Baseline data just in time
In a case of remarkable timing, Texas A&M University became home to the newest NIEHS Superfund Research Center (SRC) in August. Funding began Sept. 1, and according to Jennifer Horney, Ph.D., head of the center’s Community Engagement Core, researchers were out in the field the same day.
They went to Manchester, a neighborhood surrounded by refineries, freeways, a rail yard, and water treatment facilities. SRC staff had just finished collaborating with Texas Environmental Justice Advocacy Services to take baseline soil and water samples.
"By comparing to baseline, we’ll be able to see what the [contaminant] levels were post-Harvey," Horney said. Exposure data will help researchers better understand health risks in Manchester and elsewhere.
Wristbands will assess exposure
Thanks in part to DR2 tools, a different sort of exposure study was launched in the Houston neighborhood of Highlands by an SRC in Oregon. Kim Anderson, Ph.D., from Oregon State University (OSU), developed silicone wristbands that collect chemicals the wearer is exposed to. Baylor College of Medicine staff helped distribute them to participants, who wore them for a week.

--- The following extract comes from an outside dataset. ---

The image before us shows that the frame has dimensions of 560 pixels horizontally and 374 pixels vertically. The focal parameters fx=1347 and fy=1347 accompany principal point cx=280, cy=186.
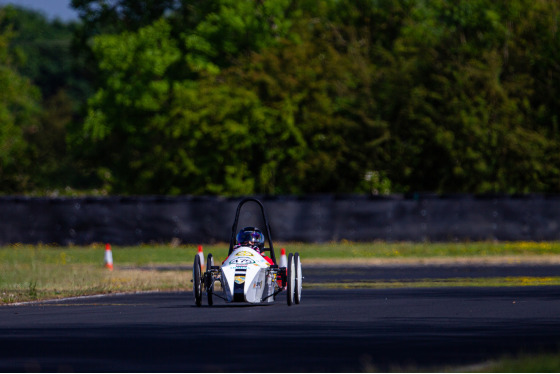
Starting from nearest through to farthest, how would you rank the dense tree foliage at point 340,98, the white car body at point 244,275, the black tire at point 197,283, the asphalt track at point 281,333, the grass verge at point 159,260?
the asphalt track at point 281,333 < the white car body at point 244,275 < the black tire at point 197,283 < the grass verge at point 159,260 < the dense tree foliage at point 340,98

According to Heather Henry, Ph.D., from the NIEHS Superfund Research Program, research tools created through DR2 helped enable Anderson to launch her study with 1,000 participants.
Timely research to assess exposure and potential health impacts are one of the goals of DR2, according to NIEHS Senior Medical Advisor Aubrey Miller, M.D.
Significant progress in seven years
These stories stood in stark contrast to the delays faced by researchers after the 2010 Deepwater Horizon oil spill. NIEHS epidemiologist Richard Kwok, Ph.D., explained that by the time scientists designed the Gulf Long-term Follow-up Study, or GuLF STUDY, obtained approval and funding, and recruited researchers, they had to estimate worker exposure using mathematical, chemical, and geographic data.
"The lessons we learned in the GuLF STUDY helped provide the genesis of the DR2 program," Kwok said.